Sammy Ray Escobar v. State

CourtCourt of Appeals of Texas
DecidedJune 23, 2004
Docket07-03-00105-CR
StatusPublished

This text of Sammy Ray Escobar v. State (Sammy Ray Escobar v. State) is published on Counsel Stack Legal Research, covering Court of Appeals of Texas primary law. Counsel Stack provides free access to over 12 million legal documents including statutes, case law, regulations, and constitutions.

Bluebook
Sammy Ray Escobar v. State, (Tex. Ct. App. 2004).

Opinion

NO. 07-03-0105-CR

IN THE COURT OF APPEALS

FOR THE SEVENTH DISTRICT OF TEXAS

AT AMARILLO

PANEL A

JUNE 23, 2004

______________________________

SAMUEL ESCOBAR, JR., APPELLANT

V.

THE STATE OF TEXAS, APPELLEE

_________________________________

FROM THE 108 TH DISTRICT COURT OF POTTER COUNTY;

NO. 40,383-E; HONORABLE ABE LOPEZ, JUDGE

_______________________________

Before JOHNSON, C.J., and REAVIS and CAMPBELL, JJ.

MEMORANDUM OPINION

On June 14, 1999, appellant Sammy Ray Escobar pleaded guilty, pursuant to a plea bargain, to an indictment alleging aggravated assault with a deadly weapon.  After hearing the evidence and finding that it substantiated appellant’s guilt, the trial court, acting in accordance with the plea bargain, deferred further proceedings without entering a finding of guilt and placed appellant on community supervision for ten years.  Later, the State filed a motion to proceed with adjudication of guilt and, on January 16, 2003, the trial court conducted a hearing on the motion.  Appellant pleaded true to all seventeen of the violations alleged by the State in its motion, and the State recommended a sentence previously agreed to by appellant.  The trial court adjudicated appellant guilty, then followed the State’s recommendation by imposing a sentence of 14 years confinement and entering a deadly weapon finding.  Appellant filed a pro se notice of appeal, and the trial court appointed appellate counsel.  In presenting this appeal, appellant’s attorney has filed an Anders brief in support of a motion to withdraw.   See Anders v. California, 386 U.S. 738, 87 S.Ct. 1396, 18 L.Ed.2d 493 (1967).  We affirm and grant counsel's motion to withdraw.

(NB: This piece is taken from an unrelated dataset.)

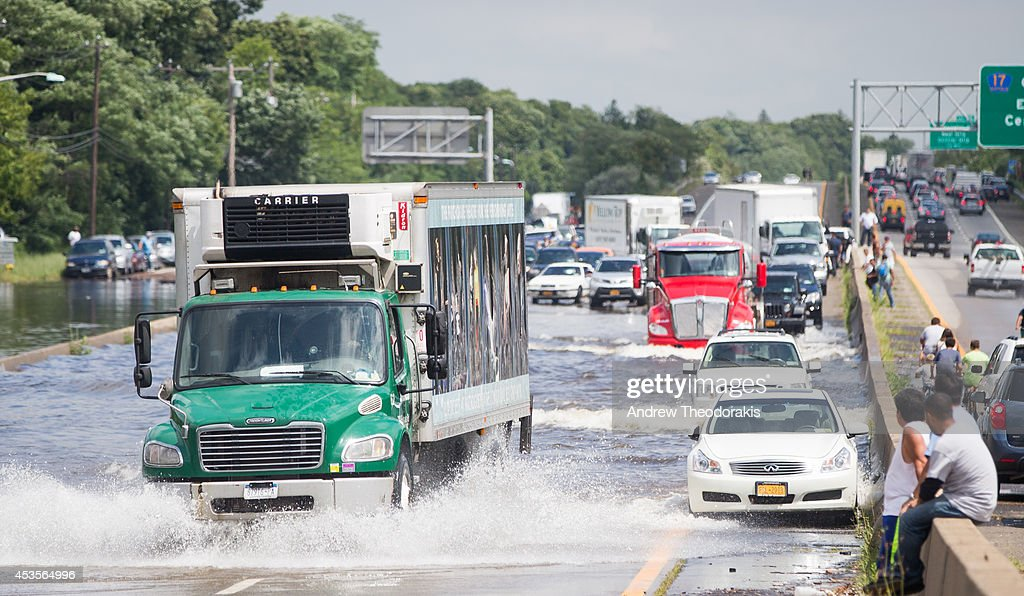 A trailer truck drives past flooded cars abandoned on Sunrise Highway at Route 111 following heavy rains and flash flooding August 13, 2014 in Islip, New York. The south shore of Long Island along with the tri-state region saw record setting rain that caused roads to flood entrapping some motorists.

In his brief, appellant’s attorney certifies he diligently reviewed the record and determined that, in his opinion, it reflects no reversible error or grounds upon which an appeal can be predicated.   Id .  Thus, he concludes, the appeal is without merit and is frivolous.  Also in the brief, counsel candidly discusses why, under the controlling authorities, there is no error in the court's judgment.   See High v. State, 573 S.W.2d 807, 813 (Tex.Cr.App. 1978).  Furthermore, counsel certifies he served a copy of the brief on appellant and informed him that, in his view, the appeal is without merit.  Attached to the brief is a copy of a letter by which the attorney notified appellant of his right to review the record and to file a response.  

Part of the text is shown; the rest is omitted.